Ему двадцать четыре года, мне — тридцать четыре. Но он не знает моего настоящего возраста. Для зрителей мне двадцать четыре года, и он считает, что мы с ним ровесники. Конечно, приятно, что мне не дают моих лет, но порой это меня и огорчает. Что ж, выходит, я отстаю в умственном развитии? В то же время было бы обидно, если бы я выглядела старше своих лет. И ещё обиднее, если бы люди точно угадывали мой возраст.
— Послушай, Кэн-тян. — Чтобы справиться с раздражением, я решила над ним подшутить. Ну, Кэндзиро, держись, сейчас я тебя разыграю! — Извини, что я так долго тебя мурыжила.

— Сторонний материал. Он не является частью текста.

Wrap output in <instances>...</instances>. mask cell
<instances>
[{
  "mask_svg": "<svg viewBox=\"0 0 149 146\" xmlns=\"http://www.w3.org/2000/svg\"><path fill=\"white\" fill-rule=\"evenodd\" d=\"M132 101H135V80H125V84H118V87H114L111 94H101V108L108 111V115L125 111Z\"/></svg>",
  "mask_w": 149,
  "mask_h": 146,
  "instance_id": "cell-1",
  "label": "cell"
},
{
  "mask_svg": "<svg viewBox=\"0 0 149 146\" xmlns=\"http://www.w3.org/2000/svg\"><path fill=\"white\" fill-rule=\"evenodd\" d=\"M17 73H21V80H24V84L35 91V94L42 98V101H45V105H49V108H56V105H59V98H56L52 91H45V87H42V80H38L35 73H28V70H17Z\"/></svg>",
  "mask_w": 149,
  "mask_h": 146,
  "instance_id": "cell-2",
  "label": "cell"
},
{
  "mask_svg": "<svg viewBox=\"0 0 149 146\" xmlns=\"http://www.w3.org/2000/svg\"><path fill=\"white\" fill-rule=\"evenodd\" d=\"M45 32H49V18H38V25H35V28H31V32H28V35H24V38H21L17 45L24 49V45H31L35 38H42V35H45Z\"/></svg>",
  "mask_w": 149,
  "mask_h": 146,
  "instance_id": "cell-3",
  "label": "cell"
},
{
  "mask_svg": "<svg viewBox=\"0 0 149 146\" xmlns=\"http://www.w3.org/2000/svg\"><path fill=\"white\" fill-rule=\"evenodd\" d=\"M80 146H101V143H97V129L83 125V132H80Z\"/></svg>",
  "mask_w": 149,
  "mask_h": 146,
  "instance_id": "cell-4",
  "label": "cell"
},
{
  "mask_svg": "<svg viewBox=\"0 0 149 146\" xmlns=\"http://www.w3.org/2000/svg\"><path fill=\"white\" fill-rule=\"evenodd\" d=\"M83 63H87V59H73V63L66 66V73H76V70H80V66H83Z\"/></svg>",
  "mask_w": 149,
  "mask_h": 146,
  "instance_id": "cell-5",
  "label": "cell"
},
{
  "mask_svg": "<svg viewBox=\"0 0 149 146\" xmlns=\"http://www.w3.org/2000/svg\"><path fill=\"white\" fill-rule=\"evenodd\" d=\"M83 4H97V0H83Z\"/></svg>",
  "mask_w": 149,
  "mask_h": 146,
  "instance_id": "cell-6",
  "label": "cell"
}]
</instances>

Схватив Кэндзиро за руку, я повлекла его в переулок, к узкому проходу между двумя зданиями.
— Здесь нас никто не увидит, — улыбнулась я и подставила ему свои губы. — Поцелуй меня.
Ошарашенный Кэндзиро отреагировал на мои слова набором нечленораздельных звуков. Так, поглядим, что будет дальше.
— Ну же, скорее.
Какое серьёзное у него сделалось лицо! Ха-ха-ха. Нет, вы только посмотрите на него! Вот это умора! Прямо животики надорвёшь. Но если я сейчас рассмеюсь, мы останемся всего лишь друзьями. А ведь какая превосходная выстраивается мизансцена! Вряд ли когда-то ещё удастся её повторить. Итак, продолжим спектакль.
Я обхватила плечи Кэндзиро руками и тесно прильнула к нему. Может быть, стоит зажать его ноги между своими коленками? Нет, пожалуй, выйдет перебор. А впрочем… Чем чёрт не шутит!
— Т-т-т-ты что, офонарела?
— Ну же, целуй меня!
Я снова подставила ему губы. Кэндзиро дружески чмокнул меня и засмеялся.
Так, кажется, дело пошло! Похоже, в нём просыпается мужчина. А то я уж совсем было отчаялась. Отлично, поехали дальше!
— Ещё! — потребовала я.
— Что?!
— Поцелуй меня ещё раз. Как следует.
— Н-н-ничего не понимаю. Да что с тобой случилось, в самом деле?
— Я жду твоих лобзаний.
Лицо Кэндзиро снова стало серьёзным. Мне не терпелось посмотреть, как он отреагирует на мою провокацию. Поцелует меня? А если поцелует? Если и правда поцелует?..
Что мне тогда делать?
Я вдруг растерялась. Как быть, если он принял этот розыгрыш за чистую монету?
— Чёрт побери, я тоже не каменный, — почти сердито пробормотал Кэндзиро и отстранил меня. Достав из кармана сигарету, он дрожащей рукой поднёс к ней огонь. — Здесь неподходящее место для романтических сцен.
Подёрнутый печалью потупленный взгляд. Выпущенная губами струйка табачного дыма.
Молодец, Кэндзиро! Ты — настоящий мужчина.
Он вдруг пристально посмотрел на меня и, ухмыльнувшись, сказал:
— Поехали туда!
Я посмотрела в ту сторону, куда он махнул рукой: там виднелась освещённая огнями улица с небольшими гостиницами и толкущимися возле них бродягами.
— Ещё чего! — запротестовала было я, но он решительно зашагал вперёд, как видно, не расслышав моих слов.
— Такси! — крикнул Кэндзиро, останавливая машину.
Кажется, я влипла!
И вот мы в жалком номере лав-отеля. Кэндзиро суетливо ищет открывалку.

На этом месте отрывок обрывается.